Start of Extracted text

Search on Google for cinema or weather in a region and you will get more than a link: the weather forecast and the showtimes for today or tomorrow … .
Increasingly, search engines are going to provide more than just links, that is the information looked for. To do so Google already uses (since 2009) semantic markup on web pages in order to present search results with information instead of links to sites containing that information. Such so-called rich snippets describe people, reviews, products, recipes, etc.
Wolfram Alpha has this ambition, too. But Wolfram follows another road: Incoming search questions are analyzed via language recognition, linked to the Wolfram Alpha knowledgebase which then delivers corresponding content:
For weather Spain Wolfram Alpha does even better than Google 😉
And now we see a step forward by Google & Co in direction of the Semantic Web: Second of June 2011 Google, Bing and Yahoo! announced schema.org, a ‘new initiative to create and support a common set of schemas for structured data markup on web pages. Schema.org aims to be a one stop resource for webmasters looking to add markup to their pages to help search engines better understand their websites.’
This is the next step after rich snippets and one further step towards the Semantic Web in action. But: Google unfortunately doesn’t use an existing standard like RDF! 😦
Many new markup categories will be added. Something relevant for statistical sites? Perhaps ‘GovernmentOrganization’ and ‘DataType’.

End of Extracted text
Start of Record excerpts

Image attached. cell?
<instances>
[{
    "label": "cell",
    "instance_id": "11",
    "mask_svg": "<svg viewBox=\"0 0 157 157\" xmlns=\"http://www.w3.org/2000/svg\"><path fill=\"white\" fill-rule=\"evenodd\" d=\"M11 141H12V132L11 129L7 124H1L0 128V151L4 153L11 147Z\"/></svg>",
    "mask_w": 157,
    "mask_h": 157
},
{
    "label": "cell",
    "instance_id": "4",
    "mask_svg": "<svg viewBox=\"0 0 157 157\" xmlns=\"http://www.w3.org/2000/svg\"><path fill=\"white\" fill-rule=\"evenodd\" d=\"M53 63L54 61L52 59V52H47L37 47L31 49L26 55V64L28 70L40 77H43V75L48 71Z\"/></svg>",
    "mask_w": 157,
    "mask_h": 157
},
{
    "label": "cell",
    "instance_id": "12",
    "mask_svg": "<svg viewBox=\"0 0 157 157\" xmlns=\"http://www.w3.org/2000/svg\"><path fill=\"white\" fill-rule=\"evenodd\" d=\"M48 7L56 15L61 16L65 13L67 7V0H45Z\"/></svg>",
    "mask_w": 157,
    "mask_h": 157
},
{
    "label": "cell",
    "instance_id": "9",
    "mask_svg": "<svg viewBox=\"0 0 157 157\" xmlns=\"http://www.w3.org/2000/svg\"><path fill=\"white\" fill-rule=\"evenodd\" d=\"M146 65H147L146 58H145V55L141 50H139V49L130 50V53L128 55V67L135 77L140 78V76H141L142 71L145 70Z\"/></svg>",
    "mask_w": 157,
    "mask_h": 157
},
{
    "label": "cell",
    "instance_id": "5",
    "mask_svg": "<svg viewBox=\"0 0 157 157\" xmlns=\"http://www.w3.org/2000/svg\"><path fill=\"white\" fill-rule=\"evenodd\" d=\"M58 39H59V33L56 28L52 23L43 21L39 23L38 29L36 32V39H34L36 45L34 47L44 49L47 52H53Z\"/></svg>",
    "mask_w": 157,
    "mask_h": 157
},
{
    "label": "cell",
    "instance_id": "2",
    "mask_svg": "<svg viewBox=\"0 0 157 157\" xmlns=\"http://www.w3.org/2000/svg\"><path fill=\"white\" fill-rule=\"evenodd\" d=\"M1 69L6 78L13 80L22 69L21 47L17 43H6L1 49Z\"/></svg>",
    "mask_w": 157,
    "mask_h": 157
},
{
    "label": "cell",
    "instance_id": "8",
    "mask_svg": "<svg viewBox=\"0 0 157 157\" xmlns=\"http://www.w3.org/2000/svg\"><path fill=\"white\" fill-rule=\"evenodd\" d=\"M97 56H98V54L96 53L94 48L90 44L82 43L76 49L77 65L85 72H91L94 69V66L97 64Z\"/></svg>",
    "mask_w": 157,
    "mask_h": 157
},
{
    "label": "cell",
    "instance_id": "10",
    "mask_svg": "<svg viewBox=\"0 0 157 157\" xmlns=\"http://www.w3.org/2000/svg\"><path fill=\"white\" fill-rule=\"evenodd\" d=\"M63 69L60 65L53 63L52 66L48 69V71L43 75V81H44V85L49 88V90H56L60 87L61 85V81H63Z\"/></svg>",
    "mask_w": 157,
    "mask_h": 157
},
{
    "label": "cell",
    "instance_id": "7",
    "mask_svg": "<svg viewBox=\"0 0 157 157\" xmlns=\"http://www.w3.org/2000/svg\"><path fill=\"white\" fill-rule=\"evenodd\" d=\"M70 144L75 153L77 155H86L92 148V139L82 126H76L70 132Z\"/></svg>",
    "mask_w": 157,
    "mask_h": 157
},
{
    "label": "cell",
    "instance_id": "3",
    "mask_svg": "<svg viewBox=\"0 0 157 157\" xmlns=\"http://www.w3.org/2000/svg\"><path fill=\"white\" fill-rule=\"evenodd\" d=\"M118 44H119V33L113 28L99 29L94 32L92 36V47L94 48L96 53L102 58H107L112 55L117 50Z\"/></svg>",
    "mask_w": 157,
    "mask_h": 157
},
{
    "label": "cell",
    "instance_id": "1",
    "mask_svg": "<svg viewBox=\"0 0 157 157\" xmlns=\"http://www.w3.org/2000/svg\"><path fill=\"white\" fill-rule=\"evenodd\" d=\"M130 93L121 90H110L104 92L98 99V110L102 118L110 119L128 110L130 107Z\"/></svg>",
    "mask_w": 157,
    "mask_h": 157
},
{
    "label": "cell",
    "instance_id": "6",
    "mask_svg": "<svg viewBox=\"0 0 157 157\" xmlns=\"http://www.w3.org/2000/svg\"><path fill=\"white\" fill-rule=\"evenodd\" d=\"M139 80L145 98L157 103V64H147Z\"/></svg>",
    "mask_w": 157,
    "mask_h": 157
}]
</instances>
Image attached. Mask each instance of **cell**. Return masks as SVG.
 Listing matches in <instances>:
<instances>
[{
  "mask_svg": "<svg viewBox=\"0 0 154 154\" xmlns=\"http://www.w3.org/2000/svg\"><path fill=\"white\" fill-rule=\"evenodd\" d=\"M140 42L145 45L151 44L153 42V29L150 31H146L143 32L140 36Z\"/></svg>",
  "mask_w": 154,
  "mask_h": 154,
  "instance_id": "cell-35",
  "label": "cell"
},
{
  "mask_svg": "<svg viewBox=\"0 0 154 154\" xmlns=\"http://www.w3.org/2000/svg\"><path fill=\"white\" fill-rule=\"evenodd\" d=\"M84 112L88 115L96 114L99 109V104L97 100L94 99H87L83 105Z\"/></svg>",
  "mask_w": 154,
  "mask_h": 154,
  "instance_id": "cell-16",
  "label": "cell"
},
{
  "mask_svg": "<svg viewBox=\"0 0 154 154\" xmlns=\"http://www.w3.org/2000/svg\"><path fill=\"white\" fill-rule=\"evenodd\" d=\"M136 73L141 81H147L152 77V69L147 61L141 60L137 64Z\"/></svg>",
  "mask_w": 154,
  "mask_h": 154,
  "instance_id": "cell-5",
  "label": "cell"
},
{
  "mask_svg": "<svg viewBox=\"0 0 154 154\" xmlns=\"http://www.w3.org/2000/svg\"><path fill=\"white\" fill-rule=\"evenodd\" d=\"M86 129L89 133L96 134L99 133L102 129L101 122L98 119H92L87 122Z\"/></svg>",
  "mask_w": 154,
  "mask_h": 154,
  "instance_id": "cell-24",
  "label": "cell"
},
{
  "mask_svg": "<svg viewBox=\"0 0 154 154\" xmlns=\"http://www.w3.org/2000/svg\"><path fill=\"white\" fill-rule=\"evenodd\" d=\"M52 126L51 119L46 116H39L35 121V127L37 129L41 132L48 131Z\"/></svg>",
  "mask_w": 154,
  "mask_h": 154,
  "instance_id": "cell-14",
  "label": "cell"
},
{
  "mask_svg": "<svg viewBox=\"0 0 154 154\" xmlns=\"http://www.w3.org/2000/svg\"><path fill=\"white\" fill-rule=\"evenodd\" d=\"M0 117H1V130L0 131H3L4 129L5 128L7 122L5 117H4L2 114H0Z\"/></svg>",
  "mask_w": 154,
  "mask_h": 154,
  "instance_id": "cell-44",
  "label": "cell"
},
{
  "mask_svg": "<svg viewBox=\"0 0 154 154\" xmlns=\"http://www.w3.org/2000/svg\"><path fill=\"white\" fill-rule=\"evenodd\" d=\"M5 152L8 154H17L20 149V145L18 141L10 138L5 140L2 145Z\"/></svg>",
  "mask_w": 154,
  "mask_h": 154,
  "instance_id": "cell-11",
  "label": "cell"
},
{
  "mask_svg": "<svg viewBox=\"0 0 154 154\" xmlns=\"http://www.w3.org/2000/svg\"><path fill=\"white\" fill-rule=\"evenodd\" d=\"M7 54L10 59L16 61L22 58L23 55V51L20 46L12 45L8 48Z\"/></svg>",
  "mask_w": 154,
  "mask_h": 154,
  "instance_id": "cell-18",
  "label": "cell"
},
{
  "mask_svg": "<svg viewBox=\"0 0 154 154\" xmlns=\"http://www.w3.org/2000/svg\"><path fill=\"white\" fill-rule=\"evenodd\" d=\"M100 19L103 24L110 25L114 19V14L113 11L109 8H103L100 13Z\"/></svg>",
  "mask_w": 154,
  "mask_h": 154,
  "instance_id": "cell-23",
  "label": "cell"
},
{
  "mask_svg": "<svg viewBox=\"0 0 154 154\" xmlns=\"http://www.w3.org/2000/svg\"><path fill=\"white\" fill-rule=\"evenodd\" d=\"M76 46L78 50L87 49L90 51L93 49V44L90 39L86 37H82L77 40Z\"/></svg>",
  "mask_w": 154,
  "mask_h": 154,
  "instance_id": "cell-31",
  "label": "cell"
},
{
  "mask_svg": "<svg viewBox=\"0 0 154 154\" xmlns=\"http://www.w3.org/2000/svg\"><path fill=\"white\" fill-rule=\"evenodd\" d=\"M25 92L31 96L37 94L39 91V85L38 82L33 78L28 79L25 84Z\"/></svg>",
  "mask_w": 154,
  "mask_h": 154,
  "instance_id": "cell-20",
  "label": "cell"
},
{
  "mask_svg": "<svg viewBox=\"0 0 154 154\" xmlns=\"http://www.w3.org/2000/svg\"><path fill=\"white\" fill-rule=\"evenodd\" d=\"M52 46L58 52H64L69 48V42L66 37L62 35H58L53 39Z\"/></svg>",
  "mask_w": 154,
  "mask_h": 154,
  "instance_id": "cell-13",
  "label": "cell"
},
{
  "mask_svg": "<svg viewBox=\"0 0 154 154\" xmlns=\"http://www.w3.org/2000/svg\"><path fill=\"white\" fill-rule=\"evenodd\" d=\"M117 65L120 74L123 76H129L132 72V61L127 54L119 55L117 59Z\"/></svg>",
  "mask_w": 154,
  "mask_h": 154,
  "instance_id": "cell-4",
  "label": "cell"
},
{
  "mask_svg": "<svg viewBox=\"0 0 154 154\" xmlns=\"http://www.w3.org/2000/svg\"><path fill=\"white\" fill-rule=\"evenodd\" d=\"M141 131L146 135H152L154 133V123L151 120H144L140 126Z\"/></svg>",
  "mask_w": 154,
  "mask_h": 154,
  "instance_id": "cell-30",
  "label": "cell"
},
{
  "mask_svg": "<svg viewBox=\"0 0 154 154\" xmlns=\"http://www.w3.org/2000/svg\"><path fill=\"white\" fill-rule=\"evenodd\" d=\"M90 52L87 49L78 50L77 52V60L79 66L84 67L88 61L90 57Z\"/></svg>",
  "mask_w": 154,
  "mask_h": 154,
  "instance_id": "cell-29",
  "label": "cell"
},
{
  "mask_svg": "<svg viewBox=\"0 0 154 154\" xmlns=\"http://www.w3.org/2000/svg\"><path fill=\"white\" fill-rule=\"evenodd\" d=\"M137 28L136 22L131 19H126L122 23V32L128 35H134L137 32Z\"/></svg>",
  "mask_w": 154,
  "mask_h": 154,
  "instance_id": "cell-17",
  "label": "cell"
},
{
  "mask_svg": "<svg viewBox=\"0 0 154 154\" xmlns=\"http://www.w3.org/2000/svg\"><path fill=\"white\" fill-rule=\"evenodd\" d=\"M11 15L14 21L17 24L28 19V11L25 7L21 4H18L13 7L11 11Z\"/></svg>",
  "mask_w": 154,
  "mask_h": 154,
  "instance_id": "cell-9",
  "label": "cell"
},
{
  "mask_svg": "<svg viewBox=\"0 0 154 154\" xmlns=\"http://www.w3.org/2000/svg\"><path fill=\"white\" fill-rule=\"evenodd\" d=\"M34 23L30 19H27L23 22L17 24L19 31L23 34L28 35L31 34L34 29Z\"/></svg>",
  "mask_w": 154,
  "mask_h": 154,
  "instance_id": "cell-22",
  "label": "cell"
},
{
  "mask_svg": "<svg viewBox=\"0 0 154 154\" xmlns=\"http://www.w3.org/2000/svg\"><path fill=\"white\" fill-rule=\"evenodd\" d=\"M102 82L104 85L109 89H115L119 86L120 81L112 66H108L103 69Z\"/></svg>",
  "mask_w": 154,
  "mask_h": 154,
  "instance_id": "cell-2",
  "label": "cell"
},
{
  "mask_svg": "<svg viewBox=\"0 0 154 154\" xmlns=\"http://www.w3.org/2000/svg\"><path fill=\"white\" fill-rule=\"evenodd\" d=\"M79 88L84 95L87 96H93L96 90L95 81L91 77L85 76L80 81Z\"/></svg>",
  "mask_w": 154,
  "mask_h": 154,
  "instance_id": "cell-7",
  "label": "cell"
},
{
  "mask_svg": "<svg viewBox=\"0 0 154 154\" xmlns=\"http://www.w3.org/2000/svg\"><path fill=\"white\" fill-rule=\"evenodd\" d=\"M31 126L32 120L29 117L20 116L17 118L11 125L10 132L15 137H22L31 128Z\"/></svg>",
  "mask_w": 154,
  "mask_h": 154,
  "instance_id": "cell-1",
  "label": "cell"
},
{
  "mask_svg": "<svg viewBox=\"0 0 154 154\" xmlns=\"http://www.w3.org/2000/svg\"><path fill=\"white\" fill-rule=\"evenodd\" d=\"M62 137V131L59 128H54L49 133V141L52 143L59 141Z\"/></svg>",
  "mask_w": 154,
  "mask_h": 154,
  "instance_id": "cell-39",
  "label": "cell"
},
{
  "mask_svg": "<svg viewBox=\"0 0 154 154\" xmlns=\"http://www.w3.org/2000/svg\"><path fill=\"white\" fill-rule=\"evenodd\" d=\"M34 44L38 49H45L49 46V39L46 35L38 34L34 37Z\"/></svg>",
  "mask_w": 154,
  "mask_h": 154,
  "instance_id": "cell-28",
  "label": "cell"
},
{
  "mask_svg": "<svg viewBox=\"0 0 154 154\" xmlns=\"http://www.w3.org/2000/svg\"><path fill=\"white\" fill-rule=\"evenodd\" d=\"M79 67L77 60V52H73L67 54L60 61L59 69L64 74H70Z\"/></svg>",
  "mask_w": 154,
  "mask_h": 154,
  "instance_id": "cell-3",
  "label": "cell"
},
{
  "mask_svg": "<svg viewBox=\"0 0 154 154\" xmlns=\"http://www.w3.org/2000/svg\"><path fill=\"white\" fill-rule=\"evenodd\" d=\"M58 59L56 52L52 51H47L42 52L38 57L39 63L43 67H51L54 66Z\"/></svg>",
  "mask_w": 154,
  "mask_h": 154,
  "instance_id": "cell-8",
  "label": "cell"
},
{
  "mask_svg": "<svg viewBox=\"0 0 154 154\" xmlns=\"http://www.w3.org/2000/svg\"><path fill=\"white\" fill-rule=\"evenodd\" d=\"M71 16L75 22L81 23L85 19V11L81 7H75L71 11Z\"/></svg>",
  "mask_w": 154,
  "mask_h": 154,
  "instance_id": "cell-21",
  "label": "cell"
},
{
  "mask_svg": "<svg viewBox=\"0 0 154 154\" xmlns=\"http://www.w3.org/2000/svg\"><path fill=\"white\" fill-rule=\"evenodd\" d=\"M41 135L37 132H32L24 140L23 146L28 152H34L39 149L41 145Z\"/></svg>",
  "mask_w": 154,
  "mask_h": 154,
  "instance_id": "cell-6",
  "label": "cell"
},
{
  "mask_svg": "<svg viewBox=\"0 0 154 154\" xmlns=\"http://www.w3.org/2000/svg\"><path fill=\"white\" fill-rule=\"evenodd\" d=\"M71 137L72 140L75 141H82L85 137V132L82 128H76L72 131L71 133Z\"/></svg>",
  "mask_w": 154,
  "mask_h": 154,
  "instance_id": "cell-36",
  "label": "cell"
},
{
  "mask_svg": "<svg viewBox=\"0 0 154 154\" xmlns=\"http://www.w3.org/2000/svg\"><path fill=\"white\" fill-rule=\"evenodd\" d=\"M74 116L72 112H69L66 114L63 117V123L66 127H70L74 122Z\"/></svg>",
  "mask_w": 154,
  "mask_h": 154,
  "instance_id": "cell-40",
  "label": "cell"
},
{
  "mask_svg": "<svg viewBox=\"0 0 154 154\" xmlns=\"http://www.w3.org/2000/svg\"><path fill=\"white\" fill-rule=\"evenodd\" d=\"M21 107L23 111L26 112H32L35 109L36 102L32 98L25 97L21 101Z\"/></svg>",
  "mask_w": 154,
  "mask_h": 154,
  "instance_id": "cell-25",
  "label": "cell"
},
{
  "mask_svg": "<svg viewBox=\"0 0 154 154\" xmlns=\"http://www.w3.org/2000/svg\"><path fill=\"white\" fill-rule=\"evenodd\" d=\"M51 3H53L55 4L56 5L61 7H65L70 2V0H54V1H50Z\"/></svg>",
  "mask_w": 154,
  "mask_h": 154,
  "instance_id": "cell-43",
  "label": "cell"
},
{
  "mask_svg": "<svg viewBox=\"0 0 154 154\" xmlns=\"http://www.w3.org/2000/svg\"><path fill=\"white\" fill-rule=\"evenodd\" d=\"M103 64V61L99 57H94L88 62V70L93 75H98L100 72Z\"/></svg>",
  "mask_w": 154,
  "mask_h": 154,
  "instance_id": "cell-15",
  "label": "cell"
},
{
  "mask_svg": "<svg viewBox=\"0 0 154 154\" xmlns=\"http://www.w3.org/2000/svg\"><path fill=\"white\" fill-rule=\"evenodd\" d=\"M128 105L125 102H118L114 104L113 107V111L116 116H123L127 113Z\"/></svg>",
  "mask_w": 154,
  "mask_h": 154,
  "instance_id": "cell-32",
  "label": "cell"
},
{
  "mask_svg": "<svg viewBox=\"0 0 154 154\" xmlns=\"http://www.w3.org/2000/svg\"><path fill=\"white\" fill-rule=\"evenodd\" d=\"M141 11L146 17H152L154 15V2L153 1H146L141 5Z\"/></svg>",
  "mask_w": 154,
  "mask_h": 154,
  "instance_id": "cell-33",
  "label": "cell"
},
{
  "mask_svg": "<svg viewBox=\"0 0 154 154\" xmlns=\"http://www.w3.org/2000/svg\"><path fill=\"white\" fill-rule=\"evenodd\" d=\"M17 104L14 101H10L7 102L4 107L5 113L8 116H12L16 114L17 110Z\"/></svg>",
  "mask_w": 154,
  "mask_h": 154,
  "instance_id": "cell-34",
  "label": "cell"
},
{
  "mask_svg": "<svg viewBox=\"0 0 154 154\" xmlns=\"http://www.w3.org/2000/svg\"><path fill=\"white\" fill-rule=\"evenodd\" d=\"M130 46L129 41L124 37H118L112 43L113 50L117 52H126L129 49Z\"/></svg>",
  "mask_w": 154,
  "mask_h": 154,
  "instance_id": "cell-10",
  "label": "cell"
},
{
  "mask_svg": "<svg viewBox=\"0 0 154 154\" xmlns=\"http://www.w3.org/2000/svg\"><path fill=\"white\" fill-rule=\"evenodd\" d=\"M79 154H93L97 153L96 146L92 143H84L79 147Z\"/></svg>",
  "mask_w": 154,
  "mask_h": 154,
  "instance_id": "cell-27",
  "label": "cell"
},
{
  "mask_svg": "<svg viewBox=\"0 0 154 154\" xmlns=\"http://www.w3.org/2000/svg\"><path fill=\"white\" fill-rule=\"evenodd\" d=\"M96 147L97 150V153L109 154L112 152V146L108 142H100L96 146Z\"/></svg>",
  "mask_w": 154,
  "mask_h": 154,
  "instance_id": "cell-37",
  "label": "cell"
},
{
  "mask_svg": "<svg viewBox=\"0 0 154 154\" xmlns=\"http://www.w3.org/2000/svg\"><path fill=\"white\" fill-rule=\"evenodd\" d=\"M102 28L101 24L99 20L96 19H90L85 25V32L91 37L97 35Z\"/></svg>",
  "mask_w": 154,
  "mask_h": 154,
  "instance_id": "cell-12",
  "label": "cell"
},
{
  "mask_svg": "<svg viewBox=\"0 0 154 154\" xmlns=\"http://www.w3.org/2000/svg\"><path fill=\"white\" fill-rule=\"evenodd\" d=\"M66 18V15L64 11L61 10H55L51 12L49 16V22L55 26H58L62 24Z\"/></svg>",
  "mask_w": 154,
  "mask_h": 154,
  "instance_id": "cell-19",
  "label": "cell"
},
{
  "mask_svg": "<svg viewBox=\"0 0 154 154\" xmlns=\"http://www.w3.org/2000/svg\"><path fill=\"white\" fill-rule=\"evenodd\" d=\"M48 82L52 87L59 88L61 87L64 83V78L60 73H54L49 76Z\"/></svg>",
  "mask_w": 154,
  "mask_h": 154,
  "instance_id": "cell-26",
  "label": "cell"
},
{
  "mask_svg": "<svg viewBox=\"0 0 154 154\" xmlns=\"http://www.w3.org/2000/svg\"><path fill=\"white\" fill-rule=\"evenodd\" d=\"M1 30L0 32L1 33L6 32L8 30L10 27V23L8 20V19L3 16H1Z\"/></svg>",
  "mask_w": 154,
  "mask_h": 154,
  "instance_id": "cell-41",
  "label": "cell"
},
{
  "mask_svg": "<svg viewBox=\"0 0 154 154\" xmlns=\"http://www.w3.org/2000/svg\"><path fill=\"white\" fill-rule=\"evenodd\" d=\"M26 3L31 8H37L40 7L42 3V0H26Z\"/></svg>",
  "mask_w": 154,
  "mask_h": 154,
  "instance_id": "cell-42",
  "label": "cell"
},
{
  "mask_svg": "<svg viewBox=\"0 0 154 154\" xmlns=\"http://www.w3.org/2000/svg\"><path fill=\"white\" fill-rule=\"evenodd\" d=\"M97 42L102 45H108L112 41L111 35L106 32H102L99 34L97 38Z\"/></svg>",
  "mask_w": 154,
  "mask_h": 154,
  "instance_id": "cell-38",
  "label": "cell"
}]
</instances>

End of Record excerpts

*What the task asks:* Carry the piece on search engines and semantic markup forward from its final sentence.

*Written reply:*
Providers of websites have now to decide how they will integrate such new markup in their content in order to get a good representation in search engines.
It cannot be stressed enough that this is not an open process and one shouldn’t abandon microformats lightheartedly
Open standards guru Tantek Celik is strongly against the move. “Schema.org is essentially an attempt by Google and Microsoft to dictate how we should add more meaning to the HTML that is published on the web,” he told us.